What single breakthrough in your field in the past year has excited you the most?
The answer is a little difficult to explain and unexpected, but it is way how polymer materials interact with the microbial system organization, thus enabling disruptive changes in agriculture, nutrition, and health.
If a simpler answer is wanted: the creation of anthropogenic wood based materials, which have the high potential to change both aeronautic and construction materials.
Beside Polymer science and the Chemistry of materials, you are a first hour person of nano sciences. How it can support this global environmental challenge we are all facing?
I consider Nano not as a new science as such, but an important instrument to be used in all fields of material science. Even traditional materials solution did not work without the nanoscale, it is just that we now can look on that scale and understand much better.
You are strongly advocating against the use of bisphenol! How close are we to that?
I advocate against it as the polymer community already developed the replacement solutions for it.
Scientists are usually very reasonable persons: you should question something only if you can replace it by something better. The problem here is inertia of industry.
Last year you were awarded with IUPAC Selection Top 10 Breakthrough Technologies for “Artificial Humic Matter”. Can you tell us more about this research project?
It is about making polymers from biomass side streams to bring massive fertility improvements to otherwise wasteland soil. It is a “terraforming project”, which is now already successfully run at a number of places around the world. Globalization!

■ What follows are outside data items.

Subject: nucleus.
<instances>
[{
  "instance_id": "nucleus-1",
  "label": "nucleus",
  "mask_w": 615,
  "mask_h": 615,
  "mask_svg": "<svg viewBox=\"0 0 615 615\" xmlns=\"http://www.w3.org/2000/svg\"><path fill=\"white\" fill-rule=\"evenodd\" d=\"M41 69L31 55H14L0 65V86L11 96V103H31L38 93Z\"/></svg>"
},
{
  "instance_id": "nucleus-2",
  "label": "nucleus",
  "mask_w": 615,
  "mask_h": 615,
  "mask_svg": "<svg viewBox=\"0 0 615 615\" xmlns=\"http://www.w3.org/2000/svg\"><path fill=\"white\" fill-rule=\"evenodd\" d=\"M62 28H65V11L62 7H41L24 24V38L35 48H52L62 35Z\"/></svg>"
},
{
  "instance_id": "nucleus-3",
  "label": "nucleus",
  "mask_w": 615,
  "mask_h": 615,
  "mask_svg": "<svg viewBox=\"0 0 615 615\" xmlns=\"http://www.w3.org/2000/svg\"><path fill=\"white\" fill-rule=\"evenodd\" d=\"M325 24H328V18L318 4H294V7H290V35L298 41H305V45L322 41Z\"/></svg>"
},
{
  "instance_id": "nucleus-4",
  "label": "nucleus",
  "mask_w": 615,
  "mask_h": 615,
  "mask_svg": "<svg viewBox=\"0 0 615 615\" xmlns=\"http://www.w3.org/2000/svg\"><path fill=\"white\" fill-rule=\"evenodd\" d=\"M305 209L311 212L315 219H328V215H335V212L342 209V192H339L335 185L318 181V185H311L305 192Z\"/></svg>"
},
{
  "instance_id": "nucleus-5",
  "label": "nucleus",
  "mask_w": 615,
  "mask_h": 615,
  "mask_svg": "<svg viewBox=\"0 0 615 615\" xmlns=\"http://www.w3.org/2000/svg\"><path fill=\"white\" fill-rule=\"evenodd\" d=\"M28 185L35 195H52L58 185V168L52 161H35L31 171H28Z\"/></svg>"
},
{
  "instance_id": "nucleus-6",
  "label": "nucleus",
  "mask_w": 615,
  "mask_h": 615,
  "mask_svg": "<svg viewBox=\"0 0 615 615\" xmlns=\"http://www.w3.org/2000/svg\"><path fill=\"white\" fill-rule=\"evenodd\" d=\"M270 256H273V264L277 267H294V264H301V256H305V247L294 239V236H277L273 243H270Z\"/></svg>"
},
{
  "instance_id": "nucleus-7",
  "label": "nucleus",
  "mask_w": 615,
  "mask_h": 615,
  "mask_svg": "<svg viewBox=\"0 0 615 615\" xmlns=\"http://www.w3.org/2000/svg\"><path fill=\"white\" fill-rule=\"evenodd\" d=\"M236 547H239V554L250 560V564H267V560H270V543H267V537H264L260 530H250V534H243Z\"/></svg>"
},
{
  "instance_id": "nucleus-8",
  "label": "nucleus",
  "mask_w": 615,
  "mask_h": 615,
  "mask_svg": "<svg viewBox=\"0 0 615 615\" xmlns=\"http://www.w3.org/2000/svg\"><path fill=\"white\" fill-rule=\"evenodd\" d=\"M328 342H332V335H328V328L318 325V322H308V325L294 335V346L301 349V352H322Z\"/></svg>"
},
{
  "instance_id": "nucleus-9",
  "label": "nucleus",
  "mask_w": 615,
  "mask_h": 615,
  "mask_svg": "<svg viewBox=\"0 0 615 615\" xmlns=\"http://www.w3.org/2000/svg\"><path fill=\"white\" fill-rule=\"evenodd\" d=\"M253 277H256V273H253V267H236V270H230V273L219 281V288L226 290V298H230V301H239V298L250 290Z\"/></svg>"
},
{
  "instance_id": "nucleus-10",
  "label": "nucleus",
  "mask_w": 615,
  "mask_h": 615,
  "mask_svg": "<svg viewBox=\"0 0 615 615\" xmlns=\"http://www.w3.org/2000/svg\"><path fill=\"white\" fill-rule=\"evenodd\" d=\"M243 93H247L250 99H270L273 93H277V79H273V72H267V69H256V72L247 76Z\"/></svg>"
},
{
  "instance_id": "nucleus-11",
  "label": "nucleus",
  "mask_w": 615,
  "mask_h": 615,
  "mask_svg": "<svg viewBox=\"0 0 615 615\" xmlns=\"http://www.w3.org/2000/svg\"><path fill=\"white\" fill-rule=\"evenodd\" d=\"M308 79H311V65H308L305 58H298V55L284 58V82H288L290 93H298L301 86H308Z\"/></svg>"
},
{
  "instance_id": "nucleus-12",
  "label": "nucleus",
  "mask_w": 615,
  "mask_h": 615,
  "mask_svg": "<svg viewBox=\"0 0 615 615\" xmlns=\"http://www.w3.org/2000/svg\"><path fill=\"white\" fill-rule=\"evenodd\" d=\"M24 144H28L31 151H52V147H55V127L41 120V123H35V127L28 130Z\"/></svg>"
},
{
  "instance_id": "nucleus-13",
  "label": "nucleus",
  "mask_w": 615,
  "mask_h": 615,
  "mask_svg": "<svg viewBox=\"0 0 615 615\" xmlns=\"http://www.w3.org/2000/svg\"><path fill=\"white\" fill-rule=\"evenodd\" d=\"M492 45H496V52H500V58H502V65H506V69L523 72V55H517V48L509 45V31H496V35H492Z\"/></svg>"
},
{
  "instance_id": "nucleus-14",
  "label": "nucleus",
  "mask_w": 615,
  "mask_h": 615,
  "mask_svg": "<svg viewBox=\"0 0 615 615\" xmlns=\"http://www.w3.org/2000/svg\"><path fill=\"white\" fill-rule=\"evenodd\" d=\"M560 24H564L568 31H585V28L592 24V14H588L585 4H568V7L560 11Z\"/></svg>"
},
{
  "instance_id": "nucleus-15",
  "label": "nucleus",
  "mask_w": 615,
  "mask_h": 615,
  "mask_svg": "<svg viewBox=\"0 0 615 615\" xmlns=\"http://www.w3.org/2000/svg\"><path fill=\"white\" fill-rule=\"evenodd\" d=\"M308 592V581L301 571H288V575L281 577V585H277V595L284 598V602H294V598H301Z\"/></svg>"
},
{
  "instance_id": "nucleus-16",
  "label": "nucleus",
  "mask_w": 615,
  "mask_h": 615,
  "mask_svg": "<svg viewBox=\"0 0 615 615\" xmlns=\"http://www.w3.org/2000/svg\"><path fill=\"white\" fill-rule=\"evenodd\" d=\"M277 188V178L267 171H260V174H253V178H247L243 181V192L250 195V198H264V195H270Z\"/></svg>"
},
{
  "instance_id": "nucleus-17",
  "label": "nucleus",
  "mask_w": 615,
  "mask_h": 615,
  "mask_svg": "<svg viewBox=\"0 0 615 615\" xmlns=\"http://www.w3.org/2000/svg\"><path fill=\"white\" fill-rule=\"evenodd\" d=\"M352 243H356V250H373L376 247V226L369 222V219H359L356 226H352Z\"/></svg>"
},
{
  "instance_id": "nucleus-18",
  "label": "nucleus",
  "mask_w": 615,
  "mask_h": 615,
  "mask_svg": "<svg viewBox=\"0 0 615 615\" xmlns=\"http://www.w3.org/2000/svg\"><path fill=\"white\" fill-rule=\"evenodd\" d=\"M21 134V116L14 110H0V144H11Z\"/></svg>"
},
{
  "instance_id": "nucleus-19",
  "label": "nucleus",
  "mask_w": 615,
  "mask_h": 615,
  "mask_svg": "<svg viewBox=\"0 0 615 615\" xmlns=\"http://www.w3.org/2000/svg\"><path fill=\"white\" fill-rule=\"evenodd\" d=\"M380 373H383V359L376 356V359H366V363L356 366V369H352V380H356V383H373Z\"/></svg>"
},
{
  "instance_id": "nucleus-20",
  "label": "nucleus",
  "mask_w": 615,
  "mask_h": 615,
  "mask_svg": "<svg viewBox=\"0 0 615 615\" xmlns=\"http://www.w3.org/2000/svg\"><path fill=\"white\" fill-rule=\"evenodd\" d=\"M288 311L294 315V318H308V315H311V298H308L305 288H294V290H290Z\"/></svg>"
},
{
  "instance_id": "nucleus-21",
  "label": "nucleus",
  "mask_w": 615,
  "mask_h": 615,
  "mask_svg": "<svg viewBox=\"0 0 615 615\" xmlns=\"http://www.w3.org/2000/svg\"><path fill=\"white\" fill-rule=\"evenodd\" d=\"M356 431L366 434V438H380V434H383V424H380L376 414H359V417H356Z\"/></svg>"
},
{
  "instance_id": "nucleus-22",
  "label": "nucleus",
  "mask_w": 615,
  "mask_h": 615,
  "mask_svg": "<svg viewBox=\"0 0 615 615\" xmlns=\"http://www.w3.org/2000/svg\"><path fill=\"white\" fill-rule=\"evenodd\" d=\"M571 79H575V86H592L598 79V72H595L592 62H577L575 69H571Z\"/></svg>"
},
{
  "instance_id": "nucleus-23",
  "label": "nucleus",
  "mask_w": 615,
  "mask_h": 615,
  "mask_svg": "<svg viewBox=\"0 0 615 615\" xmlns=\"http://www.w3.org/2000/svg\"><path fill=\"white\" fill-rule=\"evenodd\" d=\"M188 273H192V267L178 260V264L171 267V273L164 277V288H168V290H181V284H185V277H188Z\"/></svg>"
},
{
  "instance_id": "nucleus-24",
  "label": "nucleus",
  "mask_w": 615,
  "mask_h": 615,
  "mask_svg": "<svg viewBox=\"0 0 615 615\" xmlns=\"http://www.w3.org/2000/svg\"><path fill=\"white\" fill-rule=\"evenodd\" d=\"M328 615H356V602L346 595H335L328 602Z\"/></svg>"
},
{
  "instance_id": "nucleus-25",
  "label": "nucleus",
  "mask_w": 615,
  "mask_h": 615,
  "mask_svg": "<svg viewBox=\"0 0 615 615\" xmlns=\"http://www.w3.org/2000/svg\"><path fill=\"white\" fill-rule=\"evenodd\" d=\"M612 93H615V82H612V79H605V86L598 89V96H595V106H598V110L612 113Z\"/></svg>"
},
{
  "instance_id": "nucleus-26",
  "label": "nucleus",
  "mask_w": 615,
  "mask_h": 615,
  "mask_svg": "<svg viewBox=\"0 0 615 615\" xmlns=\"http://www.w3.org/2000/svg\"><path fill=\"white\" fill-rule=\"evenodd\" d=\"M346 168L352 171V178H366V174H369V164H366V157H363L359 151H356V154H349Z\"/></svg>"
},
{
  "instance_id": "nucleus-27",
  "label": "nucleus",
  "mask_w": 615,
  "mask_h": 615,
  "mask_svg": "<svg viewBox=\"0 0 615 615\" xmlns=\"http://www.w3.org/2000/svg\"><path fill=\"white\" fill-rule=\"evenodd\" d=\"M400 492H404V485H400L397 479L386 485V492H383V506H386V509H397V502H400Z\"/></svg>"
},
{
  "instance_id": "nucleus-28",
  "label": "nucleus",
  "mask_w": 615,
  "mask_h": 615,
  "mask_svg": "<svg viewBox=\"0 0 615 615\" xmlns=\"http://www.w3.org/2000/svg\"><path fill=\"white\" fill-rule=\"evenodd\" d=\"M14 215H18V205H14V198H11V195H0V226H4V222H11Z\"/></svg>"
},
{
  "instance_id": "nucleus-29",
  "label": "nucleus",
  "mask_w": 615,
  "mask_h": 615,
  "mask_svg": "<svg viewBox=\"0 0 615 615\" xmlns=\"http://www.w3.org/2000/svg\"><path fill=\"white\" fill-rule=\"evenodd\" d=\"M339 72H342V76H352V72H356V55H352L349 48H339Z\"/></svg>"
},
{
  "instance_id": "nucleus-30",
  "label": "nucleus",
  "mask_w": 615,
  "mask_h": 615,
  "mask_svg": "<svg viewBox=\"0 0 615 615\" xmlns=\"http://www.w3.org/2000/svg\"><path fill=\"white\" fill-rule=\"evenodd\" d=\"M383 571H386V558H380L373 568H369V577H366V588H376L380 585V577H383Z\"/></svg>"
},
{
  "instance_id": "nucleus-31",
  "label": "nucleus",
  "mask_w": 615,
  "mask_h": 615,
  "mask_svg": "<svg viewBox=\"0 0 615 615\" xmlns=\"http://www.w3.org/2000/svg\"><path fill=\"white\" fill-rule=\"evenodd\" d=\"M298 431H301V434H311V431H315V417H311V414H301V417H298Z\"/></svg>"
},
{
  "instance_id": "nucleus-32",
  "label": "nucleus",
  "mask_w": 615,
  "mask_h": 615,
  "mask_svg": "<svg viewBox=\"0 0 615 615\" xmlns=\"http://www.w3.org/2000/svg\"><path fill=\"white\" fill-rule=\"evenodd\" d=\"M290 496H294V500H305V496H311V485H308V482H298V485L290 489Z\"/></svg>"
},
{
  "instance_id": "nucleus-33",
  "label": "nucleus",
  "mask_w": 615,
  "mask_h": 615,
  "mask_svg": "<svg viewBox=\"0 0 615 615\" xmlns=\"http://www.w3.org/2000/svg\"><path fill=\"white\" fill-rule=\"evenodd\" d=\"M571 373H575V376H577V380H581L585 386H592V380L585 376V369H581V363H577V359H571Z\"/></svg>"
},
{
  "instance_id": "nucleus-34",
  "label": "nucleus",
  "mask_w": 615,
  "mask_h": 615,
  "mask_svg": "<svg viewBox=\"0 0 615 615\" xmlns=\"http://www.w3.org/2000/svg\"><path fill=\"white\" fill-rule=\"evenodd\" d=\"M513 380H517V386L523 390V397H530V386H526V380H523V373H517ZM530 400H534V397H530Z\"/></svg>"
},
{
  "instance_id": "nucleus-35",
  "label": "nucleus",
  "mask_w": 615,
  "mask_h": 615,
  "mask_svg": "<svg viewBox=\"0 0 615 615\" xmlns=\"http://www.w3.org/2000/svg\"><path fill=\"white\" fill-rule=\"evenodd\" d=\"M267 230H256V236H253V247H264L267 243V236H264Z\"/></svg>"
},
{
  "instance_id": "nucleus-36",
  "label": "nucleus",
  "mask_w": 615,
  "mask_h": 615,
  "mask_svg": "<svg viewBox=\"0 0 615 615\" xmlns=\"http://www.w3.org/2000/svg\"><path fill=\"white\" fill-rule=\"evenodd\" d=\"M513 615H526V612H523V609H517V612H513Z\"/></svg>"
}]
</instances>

You started in Max Plank Institute with the Kitchen lab, which developed from a teaching tool for children to its current form as a research space with number of projects developing. This was your way toward more sustainable and practical chemistry?
I personally enjoy cooking very much, and there was a move of high end Michelin-star cuisine 20 years ago to use lab instruments and processes to expand culinary sensation: the “molecular cuisine”. We explore now the intellectual inversion, i.e. the use of kitchen instruments to expand science! We could indeed close parts of the so-called “innovation gap” by this trick, while allowing young kids to join research labs without the risks of harming themselves.
What would you recommend to your young colleagues?
Be yourself; find the balance to respect elder wisdom while continuing to question stereotypes or shortcuts of classical knowledge. The most useful hints which are spot-on I however found in literature: https://en.wikipedia.org/wiki/Clarke%27s_three_laws
You will be talking this year on YUCOMAT Conference about the way to a new chemistry on the base of a sustainable and most abundant polymer base?
Yes, I will, as this is potentially the most unexpected for the general cutting edge audience I will find there. Good entertainment while keeping scientific value is obviously important.